▶ **TEXT SECTION**:
In Africa, gender roles do overlap. Contrary to the stereotypical conceptualization of masculine rights and feminine privileges, which Western gender and feminine theoretical frames resolve in favour of women and upholds as the social nuisance of male domination in women’s psyche, inter-class and intra-class roles are shared and diffused in Soyinka’s Afro-Yoruba culture. Gender role allotment observes a balance in gender recognition, respect and responsibility.
The basis of Wole Soyinka’s gender construction and activism, therefore, is femino-masculine role indispensability. Women fulfill their social, moral and spiritual roles in his dramas as the nemesis of men; enforcers of discipline in men; critics of men; and conscience of men and vice versa. Eboh’s (1998: 336) observation of the “awareness by women of their indispensability to the male” is correct, but, contrary to her thinking, it is not a one-way affair. To the radical feminist and the orthodox genderist, development may be a gender issue, but to Soyinka, a gender existentialist, development is beyond gender. Rather, gender flexibility and freedom as reflected in the Afro-Yoruba social perception of gender roles within the context of the male-female symbiotic components of society, guided by the collective zeal for communal progress, is a factor of development. The intertwined questions of development and underdevelopment transcend the mere barriers of gender and address the core issues of social order and human security. Wole Soyinka reflects, in his dramatic writings the disordered status of post-colonial African states. Within this purview, both males and females are either heroes or villains, strong or weak. The human factor, not gender, is what, existentially, counts.
Artistic creativity is an existential preoccupation. The human community derives its essence from social, psychological and spiritual conflicts. Men and women are vehicles of these conflicts since we are individual sites of conflict of good and evil, therefore of different quests and this is the world which Soyinka’s drama usually presents. No Soyinkaresque art exists, therefore, that satirically chronicles the society as the writer has “met or seen it” without a balanced vision that prescribes, profoundly, how “it ought to be” – because, inherent in conflict is the dynamics for its resolution. The three plays earlier mentioned, A Dance of the Forests, A Play of Giants and King Baabu, like other plays, belong in Wole Soyinka’s dramatic pool of cleansing rites, for his political satires too, and not only the ritualistic plays, have their communal purificatory dynamics. Prescription of an imagined universe, then, is premised on the necessity of atonement, which mechanics is built-in in the plays. More positive and stronger women as much as men, therefore, are central tools to the realization and continuity of this cleansed future of humanity. This is Soyinka’s gender activism and existentialism in the context of how the universe “ought to be”.

▶ **STATED GOAL**: Continue the passage above on gender roles in Wole Soyinka's drama, starting after its final sentence.

▶ **EXTRACTED ENTRIES**:
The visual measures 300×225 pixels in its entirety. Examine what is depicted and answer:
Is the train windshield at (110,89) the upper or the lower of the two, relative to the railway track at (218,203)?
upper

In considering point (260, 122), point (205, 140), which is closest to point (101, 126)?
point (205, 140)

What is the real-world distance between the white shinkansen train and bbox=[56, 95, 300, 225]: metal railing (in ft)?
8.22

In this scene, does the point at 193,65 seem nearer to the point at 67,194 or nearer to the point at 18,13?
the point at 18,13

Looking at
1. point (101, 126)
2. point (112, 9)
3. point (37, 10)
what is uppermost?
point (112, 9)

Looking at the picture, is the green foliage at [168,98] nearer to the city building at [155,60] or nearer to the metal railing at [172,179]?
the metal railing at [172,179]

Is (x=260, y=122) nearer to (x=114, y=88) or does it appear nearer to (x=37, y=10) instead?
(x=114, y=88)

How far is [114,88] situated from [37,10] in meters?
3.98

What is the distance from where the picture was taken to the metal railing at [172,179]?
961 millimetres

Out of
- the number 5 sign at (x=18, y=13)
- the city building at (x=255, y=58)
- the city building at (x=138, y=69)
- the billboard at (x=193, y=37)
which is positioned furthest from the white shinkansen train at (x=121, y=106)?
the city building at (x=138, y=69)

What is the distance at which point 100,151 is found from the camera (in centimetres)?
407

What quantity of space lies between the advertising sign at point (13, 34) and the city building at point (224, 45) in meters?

---

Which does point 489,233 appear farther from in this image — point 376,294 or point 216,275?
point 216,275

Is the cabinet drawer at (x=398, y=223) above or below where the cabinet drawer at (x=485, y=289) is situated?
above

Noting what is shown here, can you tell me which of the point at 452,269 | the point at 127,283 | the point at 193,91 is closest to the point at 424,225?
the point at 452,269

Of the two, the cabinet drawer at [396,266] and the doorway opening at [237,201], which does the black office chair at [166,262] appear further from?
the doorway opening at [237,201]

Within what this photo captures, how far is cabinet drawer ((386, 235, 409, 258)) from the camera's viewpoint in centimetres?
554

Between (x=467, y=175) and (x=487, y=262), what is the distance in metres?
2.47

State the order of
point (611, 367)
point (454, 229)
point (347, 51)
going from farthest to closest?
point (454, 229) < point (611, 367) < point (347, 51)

▶ **OUTPUT FOR THIS EXERCISE**:
Madmen and Specialists (1971), Kongi’s Harvest (1967) and Death and the King’s Horseman (1975) present women as socio-spiritual correctionists, revolutionaries, humanists, eco-activists and guardians of the cult of human continuity in a world of mostly anti-life men. Of the three categories of social system in the Merina culture discussed by Ifi Amadiume (1997) – “the matricentric system dominated by a motherhood ideology; the descent system dominated by elders and a patriarchal ideology; and an invisible, inverted and externalized matriarchy in the Vazimba category, owners of the land and natural force from which the power of blessing is derived” (42) - the Vazimba autochthonous category is pronounced most important. The Vazimba is “considered to be the original owners of the land and natural fertility…Vazimba cults are usually dominated by women” (42). Symbolized by wild cattle, the Vazimba – almost like the Gelede cult - is the cult-guardian of fertility, wild and unbounded nature, strength, power, vitality and nature’s watery surplus. This position coming from Amadiume is not surprising.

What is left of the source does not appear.